Extrait présenté
• • • • •

M. Frédéric Petit, rapporteur. Je trouve notre débat enrichissant. Concernant Taïwan, je vérifierai mes informations, mais il est certain que l’Agence a une marge de progression sur un aspect précis. Longtemps, les projets étaient subis. Nous offrons une forme de service de guichet, qui aide les personnes qui veulent monter un lycée français. Or un projet aussi intéressant que celui de Taïwan, d’échelle européenne, devrait avoir été anticipé. L’Agence devrait pouvoir anticiper ce type de projets, grâce à ses multiples antennes, qui selon moi devraient être régionalisées. En effet, le développement n’est pas le même, et les outils de financement diffèrent selon les régions. À partir de cet exemple, l’Agence doit repenser l’affectation de ses ressources. La place de Catalogne compte 270 employés. La nouvelle direction du développement, qui n’est pas encore tout à fait fonctionnelle aujourd’hui, représente 52 personnes. Ces effectifs permettront de mieux anticiper les projets.

Ce sont aux lycées de fixer leurs tarifs. Certains lycées proposent des tarifs différenciés. Il s’agit d’une décision locale.

M. Jean François Mbaye. Les binationaux, qui choisissent de payer moins cher en faisant valoir leur nationalité locale plutôt que leur nationalité par exemple française, ont une influence sur l’équilibre économique et financier de la structure en elle-même.

M. Frédéric Petit, rapporteur. La responsabilité de cette structure relève de l’investisseur, du gestionnaire, qui n’est pas l’État français, ni l’Agence. Il doit donc assumer ses responsabilités. Nous devons laisser ces responsabilités aux gestionnaires, car ce sont eux qui prennent les risques. L’association des parents d’élève du lycée de Budapest est gestionnaire, maître d’œuvre et maître d’ouvrage d’un investissement de 10 millions réalisé en trois ans.

Concernant le projet LIFT, la diversité des statuts n’est pas le chaos. Un gestionnaire de réseaux fait de la diversité du statut un outil positif. Nous devons utiliser la diversité des statuts pour nous adapter à chaque situation et aller vers les objectifs que nous nous fixons.

Je crois que notre commission doit poser une recommandation pour le COM. J’entends votre souci de ne pas politiser le COM. Je pensais en réalité davantage au mandat de notre commission parlementaire qu’au mandat présidentiel.

M. Herbillon m’a demandé mon avis sur le manque de précision quant aux moyens. Nous ne sommes pas dans le cadre d’une loi de programmation. Dans notre déclaration, nous devrions proposer de remettre cet outil à sa juste place, de manière intermédiaire entre la loi de finances institutionnelle et la loi de programmation. Il me semble constater une évolution lente de l’Agence sur ce plan. C’est la première fois que l’Agence se voit porter un objectif à 10 ans. L’Agence n’est peut-être pas encore tout à fait prête à mener cette négociation avec Bercy. Cette phase d’évolution explique peut-être que la partie moyens est encore plus légère que dans les autres COM.

• • • • •

Données de départ
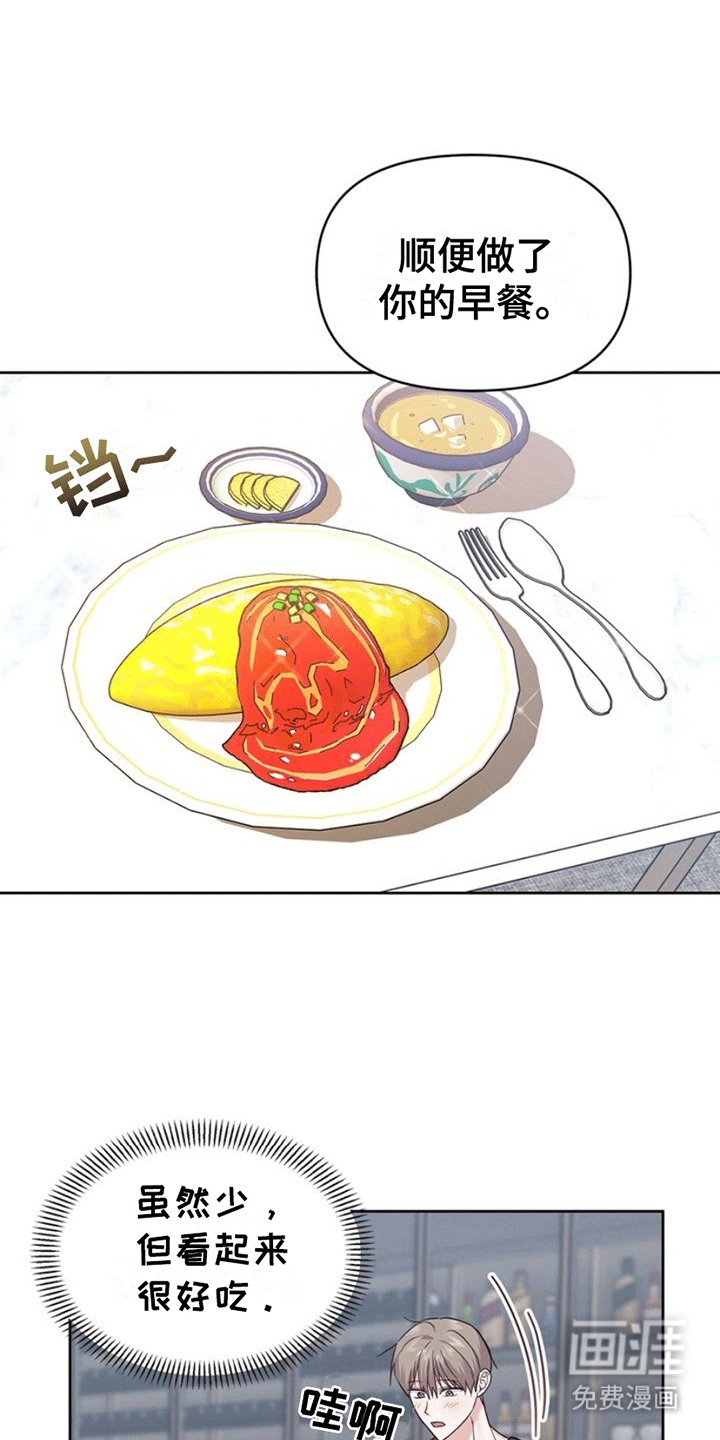 第9章：贤妻良夫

• • • • •

Objectif
Résumez l'extrait présenté en deux phrases. Ces données proviennent d'une source différente de celle de l'extrait présenté.

Réponse proposée
Le rapporteur estime que l'Agence devrait anticiper des projets comme celui de Taïwan grâce à des antennes régionalisées et à sa nouvelle direction du développement de 52 personnes, tandis que les tarifs relèvent d'une décision locale des lycées et que la responsabilité des structures revient aux gestionnaires, non à l'État ni à l'Agence. Il souhaite aussi que la commission formule une recommandation pour le COM et attribue peut-être la légèreté de sa partie consacrée aux moyens au fait que l'Agence, qui se voit fixer pour la première fois un objectif à 10 ans, n'est peut-être pas encore tout à fait prête à négocier avec Bercy.